**WHAT YOU SHOULD DO:**
For the entries that follow, retype exactly the lines from the one containing "The State of" to the one containing "Bizerba VS12D Aufschnittmaschine", inclusive, and only those. Images stay out of the copy.

═════ PROVIDED INFORMATION ═════

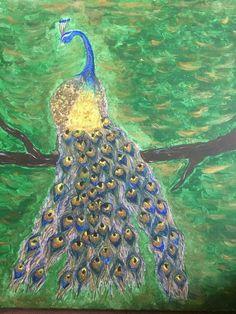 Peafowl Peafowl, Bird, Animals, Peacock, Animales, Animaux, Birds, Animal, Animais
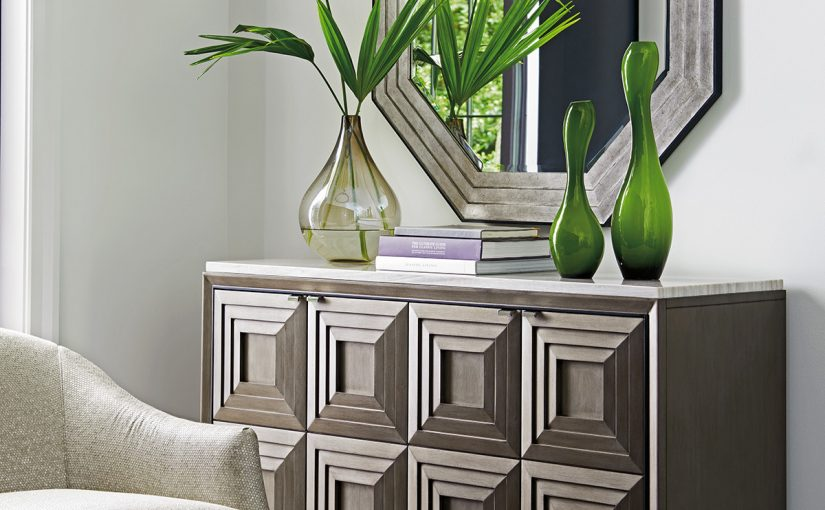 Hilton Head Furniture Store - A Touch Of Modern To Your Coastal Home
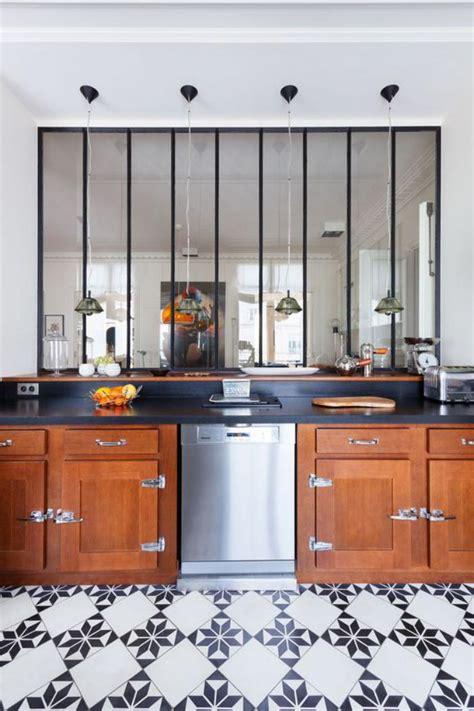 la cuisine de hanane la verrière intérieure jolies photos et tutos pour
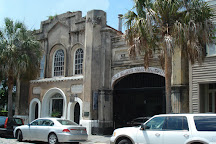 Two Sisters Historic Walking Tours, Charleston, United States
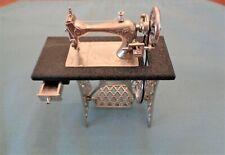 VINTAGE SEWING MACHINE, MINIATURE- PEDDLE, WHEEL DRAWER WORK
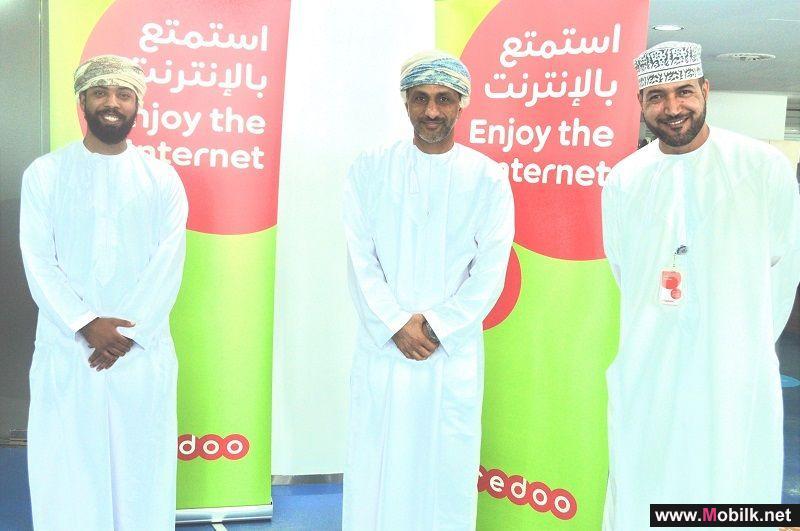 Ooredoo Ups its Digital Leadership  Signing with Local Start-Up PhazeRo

═════
═════ PROVIDED INFORMATION ═════

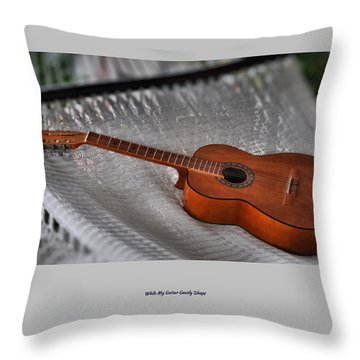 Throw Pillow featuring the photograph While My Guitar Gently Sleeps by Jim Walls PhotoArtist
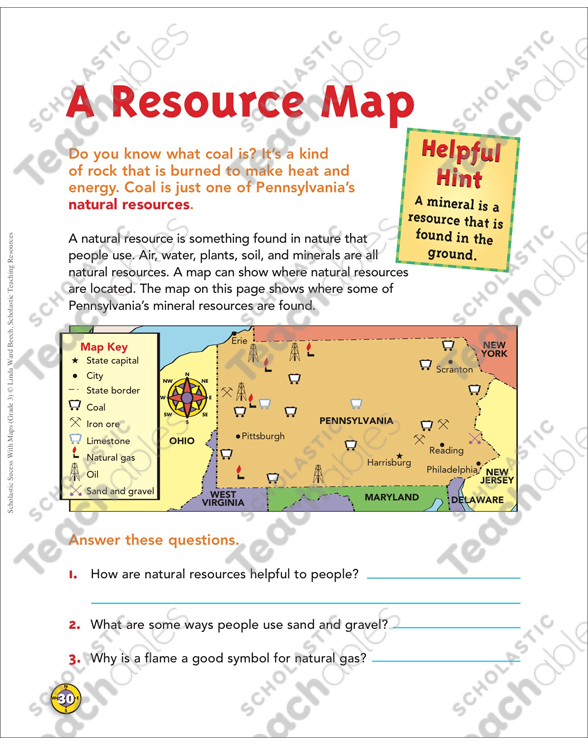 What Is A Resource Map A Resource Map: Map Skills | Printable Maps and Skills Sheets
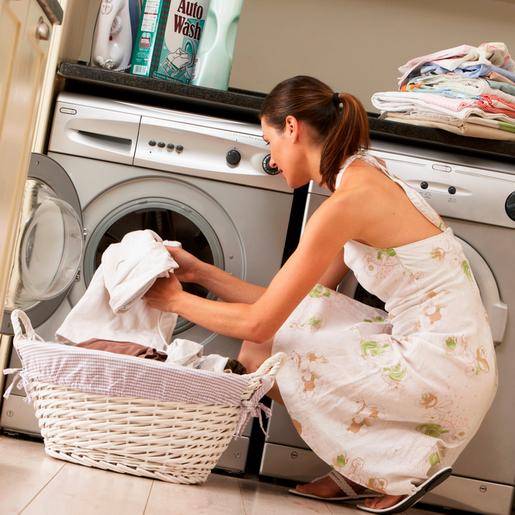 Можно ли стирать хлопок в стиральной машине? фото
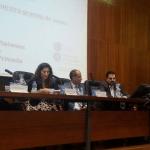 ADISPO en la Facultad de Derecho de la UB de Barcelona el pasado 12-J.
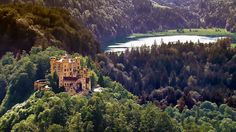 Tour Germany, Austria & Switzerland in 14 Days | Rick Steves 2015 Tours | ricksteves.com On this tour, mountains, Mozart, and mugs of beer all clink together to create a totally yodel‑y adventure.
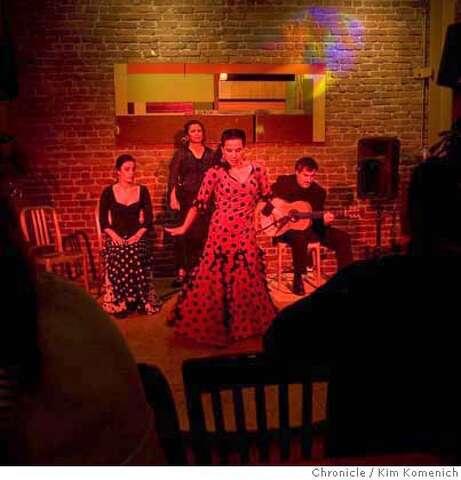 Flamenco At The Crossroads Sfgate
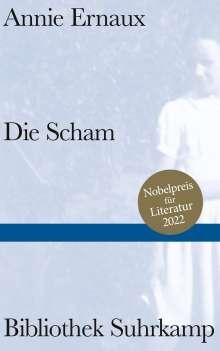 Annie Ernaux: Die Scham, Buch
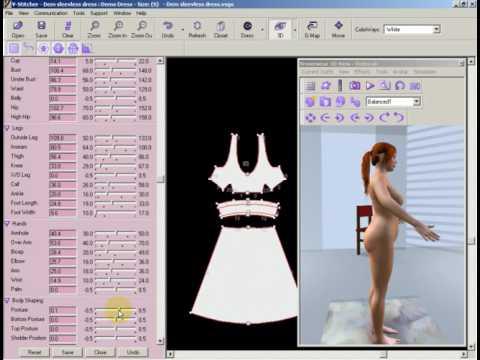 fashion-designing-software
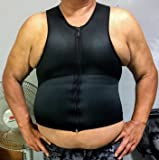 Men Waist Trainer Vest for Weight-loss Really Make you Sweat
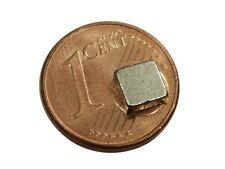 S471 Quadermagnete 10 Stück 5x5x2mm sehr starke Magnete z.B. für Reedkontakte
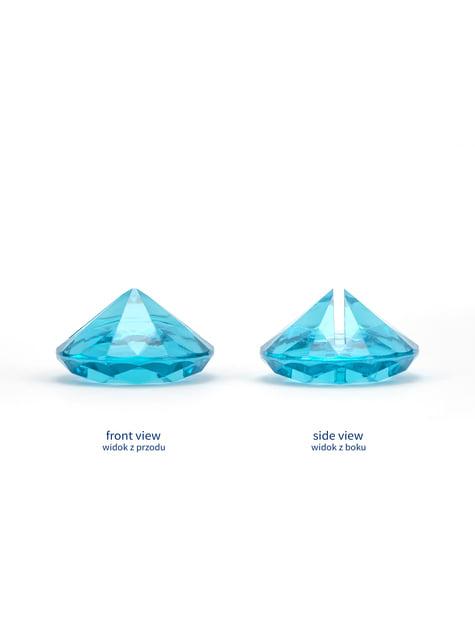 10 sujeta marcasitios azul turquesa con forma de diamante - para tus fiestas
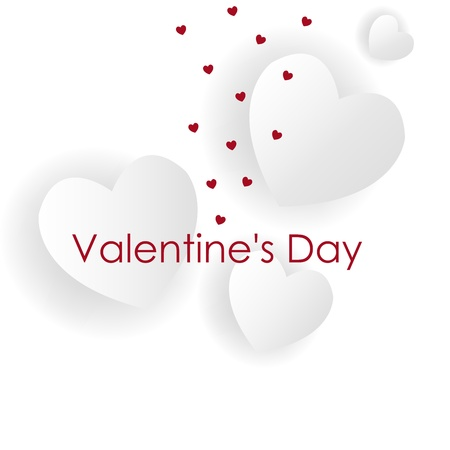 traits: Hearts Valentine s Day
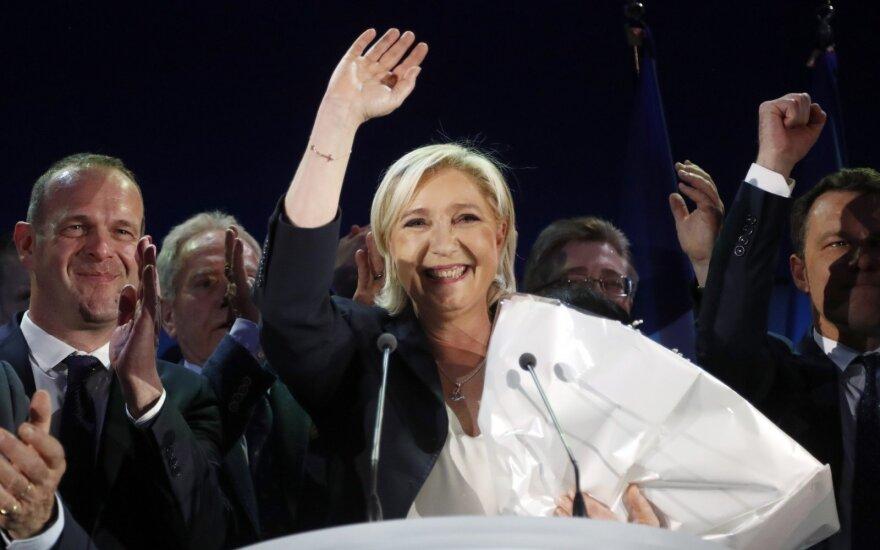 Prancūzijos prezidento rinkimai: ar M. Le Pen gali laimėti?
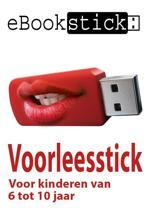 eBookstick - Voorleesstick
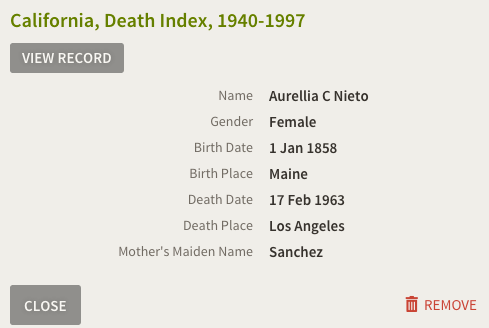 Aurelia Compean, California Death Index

═════
═════ PROVIDED INFORMATION ═════

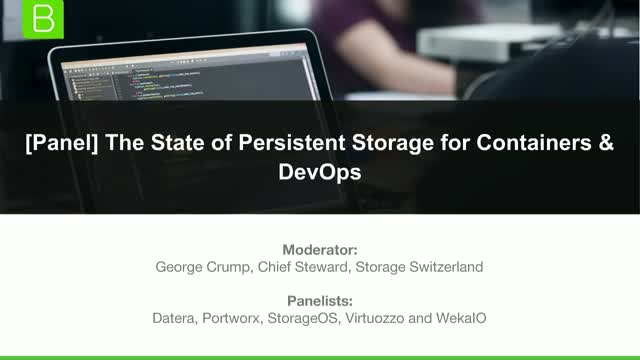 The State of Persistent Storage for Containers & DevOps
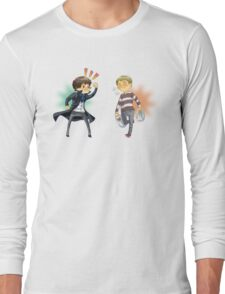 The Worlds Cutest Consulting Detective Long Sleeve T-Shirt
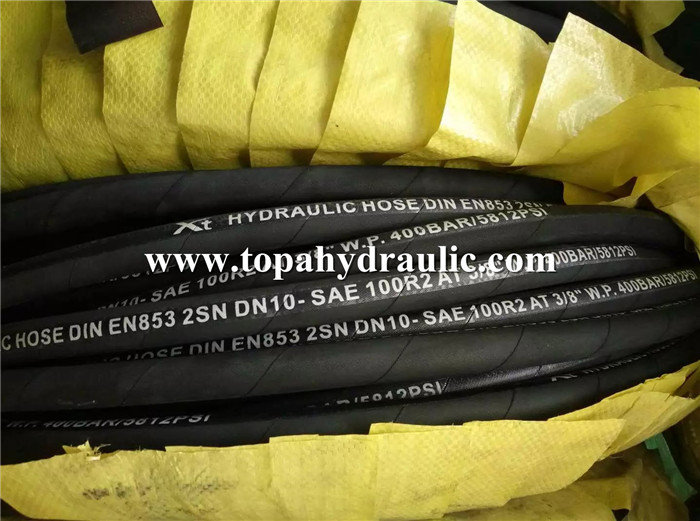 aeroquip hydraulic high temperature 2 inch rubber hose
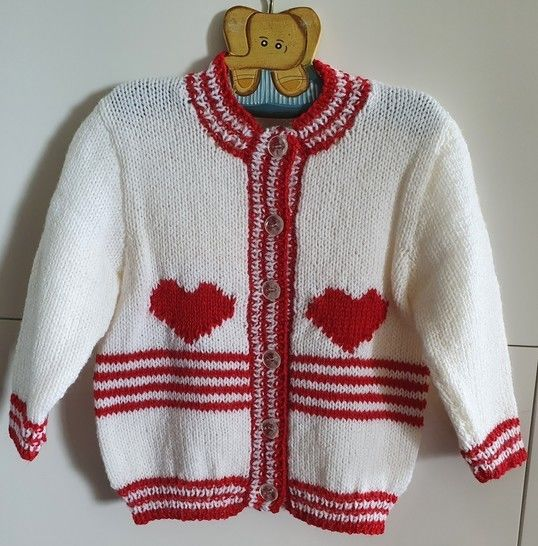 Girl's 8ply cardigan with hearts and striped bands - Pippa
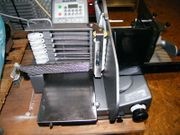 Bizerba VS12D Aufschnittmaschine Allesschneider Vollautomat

═════

**COMPLETED EXERCISE:**
 The State of Persistent Storage for Containers & DevOps
 The Worlds Cutest Consulting Detective Long Sleeve T-Shirt
 aeroquip hydraulic high temperature 2 inch rubber hose
 Girl's 8ply cardigan with hearts and striped bands - Pippa
 Bizerba VS12D Aufschnittmaschine Allesschneider Vollautomat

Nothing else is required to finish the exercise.